Bush, you may recall, stirred up a big debate among Republicans when he outlandishly suggested that many undocumented immigrants, while undeniably lawbreakers, are in a morally complex situation (they are trying to better their lives and help their families) and just might have something to contribute to American society. This is apparently a liability among a large swath of GOP voters.
It’s worth noting that those saying they are less likely to support Bush still represent a minority of Republicans overall. But as we’ve seen, GOP primary candidates tend to talk to that conservative minority.
Republicans who are unable to support legalization aren’t necessarily nativists. For many, rewarding lawbreakers (even if their plights are morally complex) violates fundamental principles of fairness, precluding acceptance of “amnesty” in any form. But this polling is a reminder that among many Republicans, opposition to legalization of any kind remains in force – the primary obstacle to any kind of reform compromise that both parties might support.

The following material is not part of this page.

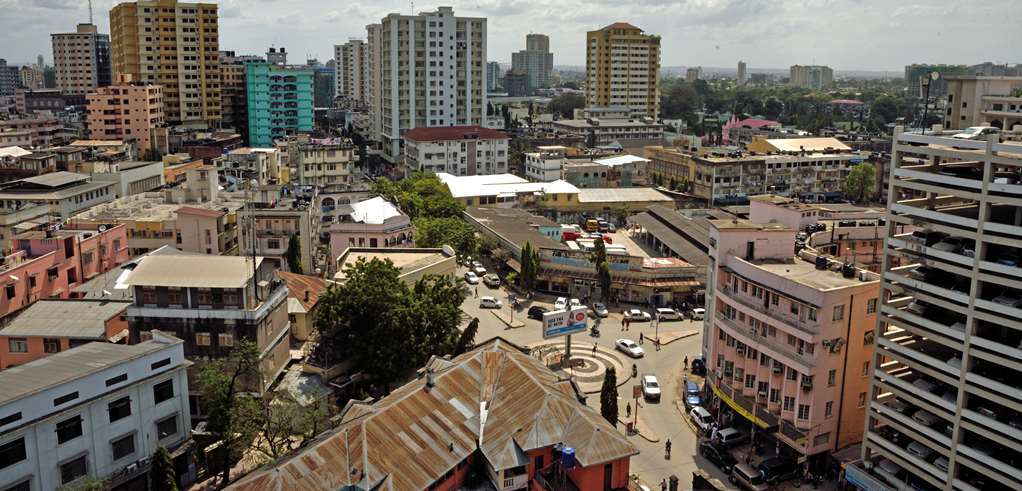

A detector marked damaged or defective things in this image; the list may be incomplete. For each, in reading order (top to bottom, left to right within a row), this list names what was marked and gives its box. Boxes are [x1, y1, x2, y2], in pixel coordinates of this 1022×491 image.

rusty metal roof [231, 337, 637, 491]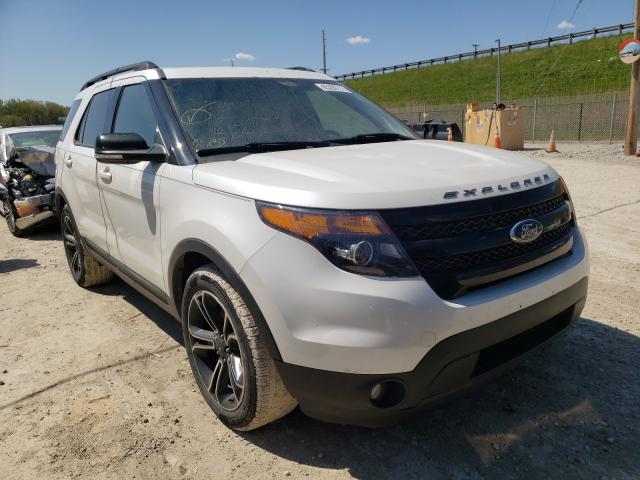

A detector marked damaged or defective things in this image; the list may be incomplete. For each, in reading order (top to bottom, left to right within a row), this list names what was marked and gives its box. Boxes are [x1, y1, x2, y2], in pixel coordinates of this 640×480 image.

damaged white car [0, 124, 62, 235]
damaged car wheel [60, 204, 114, 286]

Republicans failed to act because they were unwilling to do the hard policy work of determining whether there are any circumstances under which they can accept legalization. But it’s not clear how long Republicans can avoid grappling with this question.
As Sen. Jeff Flake, R-Ariz., a supporter of reform that includes legalization, puts it: “We’re a major political party. We’re expected to have a rational approach on these big issues. And on immigration the party as a whole I don’t think has had a very rational approach.”
We can hope a Bush run will force this debate to the fore.
Greg Sargent writes for the Washington Post.